**PROVIDED TEXT**
[Start]

# Nelson found in downtown LA traffic.



## smlcm (Oct 11, 2009)

This is Nelson, AMA R's latest. The same lady who found Gigi's storm pulled this little guy out of traffic and advertised on Craig's list and put up notices but no one looked for him. He's sweet and I'm sure a bit Maltese.


----------



## Tanner's Mom (May 27, 2005)

Oh man, thank goodness he's in rescue.


----------



## lmillette (Apr 23, 2012)

Awe he is precious!! I'm glad he was found. I love the video with all your pups trying to get a smell!! He definitely looks like he has Maltese in him! And I see Sky in one of the clips. What a sweet boy! How is Sky doing?


----------



## hoaloha (Jan 27, 2012)

Wow! what a little grooming can do to reveal his cutie face  I hope he finds a great home soon...


----------



## Madison's Mom (Dec 26, 2007)

Nelson is just precious! So glad he's safe now!


----------



## Furbabies mom (Jul 25, 2011)

How adorable!! I am so glad that he's in rescue. I hope he finds a loving forever home !! I love his name!


----------



## michellerobison (Dec 17, 2009)

He's a cutie pie! I just want to lay down in your yard and get kissies from all your fluffs..


----------



## maggieh (Dec 16, 2007)

He's adorable! His face looks a bit like my Tessa who we think is malty mixed with something else like shi tzu or lhasa.


----------



## edelweiss (Apr 23, 2010)

Bron, I always love your videos & your selection of music for them! Nelson is the perfect name w/that song! Love it.
That lady that found him should be given a medal---and also finding Stormy! Good for her!:cheer:


----------



## Summergirl73 (Sep 18, 2011)

Oh he is cute, cute, cute! I can't wait to hear where his "forever" home will be. No doubt he will be adopted very quickly. Bless you for your efforts!


----------

[End]

Records
[Start]

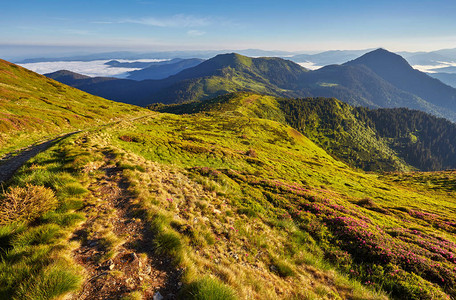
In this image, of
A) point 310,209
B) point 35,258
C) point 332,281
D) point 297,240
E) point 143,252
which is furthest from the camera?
point 310,209

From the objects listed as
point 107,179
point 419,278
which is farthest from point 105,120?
point 419,278

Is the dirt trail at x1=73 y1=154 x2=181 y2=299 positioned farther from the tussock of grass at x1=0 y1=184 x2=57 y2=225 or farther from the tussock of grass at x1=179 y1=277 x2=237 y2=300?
the tussock of grass at x1=0 y1=184 x2=57 y2=225

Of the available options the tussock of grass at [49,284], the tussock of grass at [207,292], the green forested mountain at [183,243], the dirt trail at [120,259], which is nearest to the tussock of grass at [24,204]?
the green forested mountain at [183,243]

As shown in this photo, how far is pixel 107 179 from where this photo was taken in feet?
45.1

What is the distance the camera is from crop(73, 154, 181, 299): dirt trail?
578cm

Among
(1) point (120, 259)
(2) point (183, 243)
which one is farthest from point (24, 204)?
(2) point (183, 243)

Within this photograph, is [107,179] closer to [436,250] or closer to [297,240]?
[297,240]

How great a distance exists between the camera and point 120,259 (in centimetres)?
698

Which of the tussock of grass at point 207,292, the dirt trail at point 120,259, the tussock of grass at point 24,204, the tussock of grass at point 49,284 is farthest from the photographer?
the tussock of grass at point 24,204

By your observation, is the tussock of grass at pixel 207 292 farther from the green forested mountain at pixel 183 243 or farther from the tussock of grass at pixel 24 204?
the tussock of grass at pixel 24 204

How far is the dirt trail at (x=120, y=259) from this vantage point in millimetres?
5777

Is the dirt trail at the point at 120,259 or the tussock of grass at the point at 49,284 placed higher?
the tussock of grass at the point at 49,284

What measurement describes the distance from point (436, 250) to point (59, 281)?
22.5m

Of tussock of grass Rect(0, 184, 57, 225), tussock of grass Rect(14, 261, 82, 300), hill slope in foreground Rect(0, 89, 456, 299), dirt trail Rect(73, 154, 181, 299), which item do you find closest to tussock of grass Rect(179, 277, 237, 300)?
hill slope in foreground Rect(0, 89, 456, 299)
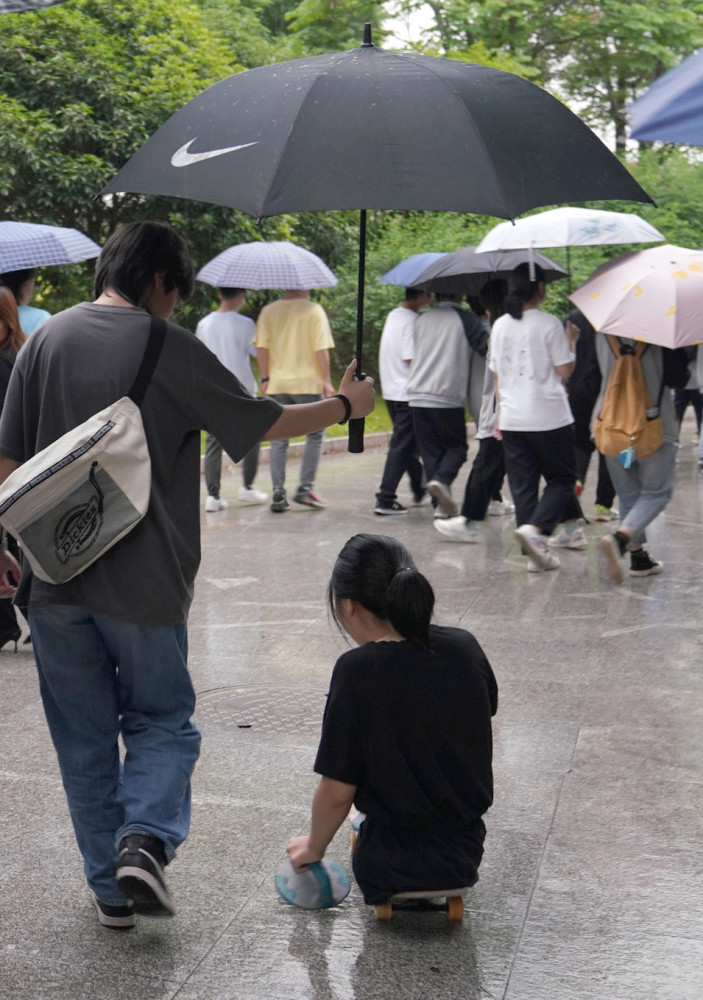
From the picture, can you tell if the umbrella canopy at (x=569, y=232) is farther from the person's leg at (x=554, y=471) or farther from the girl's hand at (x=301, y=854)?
the girl's hand at (x=301, y=854)

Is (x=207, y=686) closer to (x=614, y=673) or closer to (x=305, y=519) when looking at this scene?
(x=614, y=673)

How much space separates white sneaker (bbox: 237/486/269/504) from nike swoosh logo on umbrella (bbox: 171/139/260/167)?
21.2 feet

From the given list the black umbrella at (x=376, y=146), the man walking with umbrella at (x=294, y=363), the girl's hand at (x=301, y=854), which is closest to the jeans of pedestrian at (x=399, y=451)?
the man walking with umbrella at (x=294, y=363)

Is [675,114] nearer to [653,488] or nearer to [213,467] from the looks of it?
[653,488]

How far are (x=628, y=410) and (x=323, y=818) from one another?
429 cm

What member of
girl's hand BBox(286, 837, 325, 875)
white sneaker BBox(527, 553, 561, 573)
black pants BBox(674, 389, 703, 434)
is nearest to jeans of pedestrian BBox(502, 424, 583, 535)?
white sneaker BBox(527, 553, 561, 573)

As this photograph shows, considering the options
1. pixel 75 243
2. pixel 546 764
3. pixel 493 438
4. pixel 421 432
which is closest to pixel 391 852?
pixel 546 764

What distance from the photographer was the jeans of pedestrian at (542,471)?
7855 millimetres

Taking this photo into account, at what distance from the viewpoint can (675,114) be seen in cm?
347

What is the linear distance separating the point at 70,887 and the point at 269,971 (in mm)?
743

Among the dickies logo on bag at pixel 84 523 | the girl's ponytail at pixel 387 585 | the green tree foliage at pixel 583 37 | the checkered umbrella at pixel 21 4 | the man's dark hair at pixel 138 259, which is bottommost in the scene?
the girl's ponytail at pixel 387 585

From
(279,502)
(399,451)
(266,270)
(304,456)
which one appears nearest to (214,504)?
(279,502)

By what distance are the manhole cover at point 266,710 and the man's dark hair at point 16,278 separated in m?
2.19

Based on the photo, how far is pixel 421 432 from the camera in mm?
9422
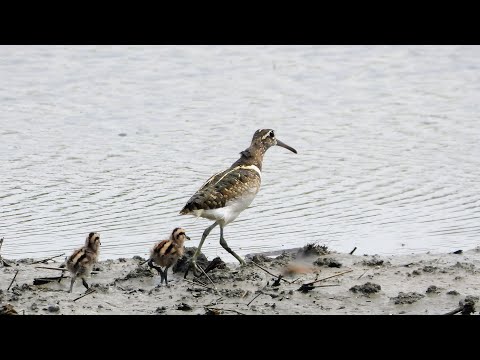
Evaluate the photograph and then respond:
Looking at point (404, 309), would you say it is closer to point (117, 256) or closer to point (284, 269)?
point (284, 269)

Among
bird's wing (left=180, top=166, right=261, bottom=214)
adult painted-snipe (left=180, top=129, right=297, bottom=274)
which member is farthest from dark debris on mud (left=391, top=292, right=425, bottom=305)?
bird's wing (left=180, top=166, right=261, bottom=214)

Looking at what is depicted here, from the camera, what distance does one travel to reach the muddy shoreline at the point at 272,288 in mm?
8953

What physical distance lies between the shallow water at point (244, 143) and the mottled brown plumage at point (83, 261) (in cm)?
141

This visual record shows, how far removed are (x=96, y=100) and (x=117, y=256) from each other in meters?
7.25

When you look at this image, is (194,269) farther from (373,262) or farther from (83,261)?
(373,262)

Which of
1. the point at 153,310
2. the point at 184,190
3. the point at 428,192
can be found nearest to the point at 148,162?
the point at 184,190

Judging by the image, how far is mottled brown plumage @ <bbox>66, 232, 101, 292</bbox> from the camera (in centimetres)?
927

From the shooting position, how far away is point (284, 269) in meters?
10.1

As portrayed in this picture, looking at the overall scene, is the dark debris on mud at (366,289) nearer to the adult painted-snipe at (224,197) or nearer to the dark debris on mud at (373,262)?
the dark debris on mud at (373,262)

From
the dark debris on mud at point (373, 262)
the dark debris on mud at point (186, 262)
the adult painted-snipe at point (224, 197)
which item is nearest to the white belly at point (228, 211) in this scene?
the adult painted-snipe at point (224, 197)

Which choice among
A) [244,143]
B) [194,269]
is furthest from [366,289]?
Answer: [244,143]

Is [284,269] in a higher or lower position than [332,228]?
lower

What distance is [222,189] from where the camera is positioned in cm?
1022

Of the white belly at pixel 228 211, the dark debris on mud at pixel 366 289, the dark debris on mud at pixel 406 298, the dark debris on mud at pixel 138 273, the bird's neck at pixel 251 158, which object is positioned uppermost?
the bird's neck at pixel 251 158
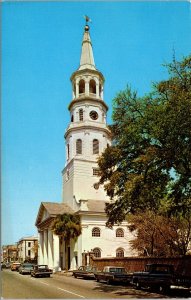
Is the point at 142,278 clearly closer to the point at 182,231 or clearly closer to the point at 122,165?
the point at 122,165

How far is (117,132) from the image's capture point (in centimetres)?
2306

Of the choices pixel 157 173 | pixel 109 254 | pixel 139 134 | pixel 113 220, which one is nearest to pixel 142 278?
pixel 113 220

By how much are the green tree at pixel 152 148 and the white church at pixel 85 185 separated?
91.6 ft

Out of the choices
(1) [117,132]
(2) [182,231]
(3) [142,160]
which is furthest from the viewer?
(2) [182,231]

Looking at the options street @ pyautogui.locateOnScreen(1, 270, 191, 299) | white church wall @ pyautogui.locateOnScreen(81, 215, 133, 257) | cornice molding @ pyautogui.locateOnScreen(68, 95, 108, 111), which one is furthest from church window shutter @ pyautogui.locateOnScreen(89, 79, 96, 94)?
street @ pyautogui.locateOnScreen(1, 270, 191, 299)

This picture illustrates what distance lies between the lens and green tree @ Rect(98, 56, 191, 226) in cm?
1834

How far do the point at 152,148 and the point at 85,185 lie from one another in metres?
37.2

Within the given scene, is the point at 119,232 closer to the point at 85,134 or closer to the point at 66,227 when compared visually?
the point at 66,227

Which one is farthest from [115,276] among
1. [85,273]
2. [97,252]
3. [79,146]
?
[79,146]

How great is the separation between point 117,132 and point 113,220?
530 centimetres

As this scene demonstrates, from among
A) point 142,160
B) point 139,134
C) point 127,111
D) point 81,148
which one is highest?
point 81,148

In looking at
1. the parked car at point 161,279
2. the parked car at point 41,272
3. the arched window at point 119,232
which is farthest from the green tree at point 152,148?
the arched window at point 119,232

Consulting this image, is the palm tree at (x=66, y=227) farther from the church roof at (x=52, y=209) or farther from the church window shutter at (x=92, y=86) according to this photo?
the church window shutter at (x=92, y=86)

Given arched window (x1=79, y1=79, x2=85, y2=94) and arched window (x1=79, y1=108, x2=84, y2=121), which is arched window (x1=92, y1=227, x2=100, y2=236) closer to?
arched window (x1=79, y1=108, x2=84, y2=121)
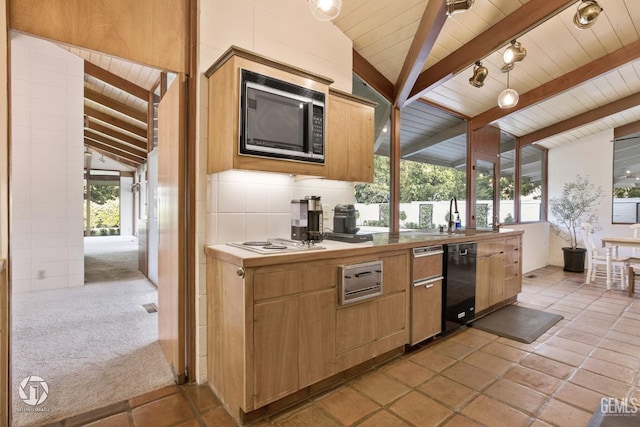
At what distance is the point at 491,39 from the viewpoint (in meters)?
3.10

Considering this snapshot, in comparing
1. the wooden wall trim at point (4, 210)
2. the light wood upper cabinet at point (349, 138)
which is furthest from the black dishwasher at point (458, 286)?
the wooden wall trim at point (4, 210)

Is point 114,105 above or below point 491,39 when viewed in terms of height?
above

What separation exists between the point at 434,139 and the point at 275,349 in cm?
402

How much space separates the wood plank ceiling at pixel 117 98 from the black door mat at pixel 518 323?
403 cm

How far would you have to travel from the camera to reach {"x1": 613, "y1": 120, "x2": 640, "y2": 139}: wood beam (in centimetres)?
594

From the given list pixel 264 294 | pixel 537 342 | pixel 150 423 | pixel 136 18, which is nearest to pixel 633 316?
pixel 537 342

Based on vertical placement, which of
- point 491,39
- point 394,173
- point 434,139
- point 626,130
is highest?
point 491,39

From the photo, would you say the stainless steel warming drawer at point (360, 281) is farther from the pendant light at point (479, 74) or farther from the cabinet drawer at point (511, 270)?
the pendant light at point (479, 74)

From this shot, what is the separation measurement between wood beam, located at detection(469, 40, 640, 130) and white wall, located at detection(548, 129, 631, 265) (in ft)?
10.5

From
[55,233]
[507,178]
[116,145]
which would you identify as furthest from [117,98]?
[507,178]

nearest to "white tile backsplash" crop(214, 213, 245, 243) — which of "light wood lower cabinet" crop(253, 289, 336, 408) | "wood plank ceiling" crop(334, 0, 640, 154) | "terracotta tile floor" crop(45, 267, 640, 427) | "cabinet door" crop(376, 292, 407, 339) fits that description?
"light wood lower cabinet" crop(253, 289, 336, 408)

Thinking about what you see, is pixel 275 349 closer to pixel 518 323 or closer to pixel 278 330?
pixel 278 330

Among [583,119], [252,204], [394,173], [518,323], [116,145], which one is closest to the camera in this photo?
[252,204]

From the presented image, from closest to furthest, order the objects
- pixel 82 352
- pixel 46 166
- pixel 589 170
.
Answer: pixel 82 352
pixel 46 166
pixel 589 170
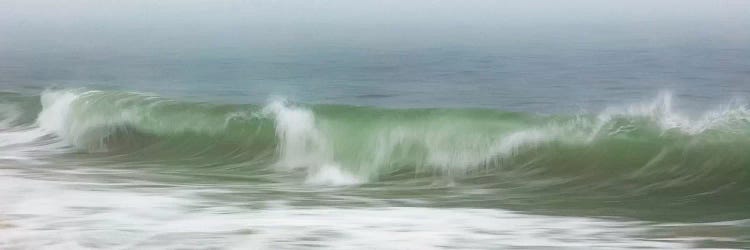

[End]

**AIM 1**
In the thread about Nelson, which breed does the first post say Nelson is probably partly?
**AIM 2**
Using the thread about Nelson, decide whether each statement agrees with it: (a) The lady who found Nelson advertised him on Craig's list. (b) Someone came looking for Nelson after the notices went up. (c) maggieh thinks her Tessa is a Maltese mixed with another breed.
**AIM 3**
Reproduce the part of the thread about Nelson starting with "## lmillette (Apr" and going on through "great home soon...".

**COMPLETE ANSWER 1**
Maltese.

**COMPLETE ANSWER 2**
(a) Yes: "advertised on Craig's list and put up notices"
(b) No: "no one looked for him"
(c) Yes: "my Tessa who we think is malty mixed with something else like shi tzu or lhasa"

**COMPLETE ANSWER 3**
## lmillette (Apr 23, 2012)

Awe he is precious!! I'm glad he was found. I love the video with all your pups trying to get a smell!! He definitely looks like he has Maltese in him! And I see Sky in one of the clips. What a sweet boy! How is Sky doing?


----------



## hoaloha (Jan 27, 2012)

Wow! what a little grooming can do to reveal his cutie face  I hope he finds a great home soon...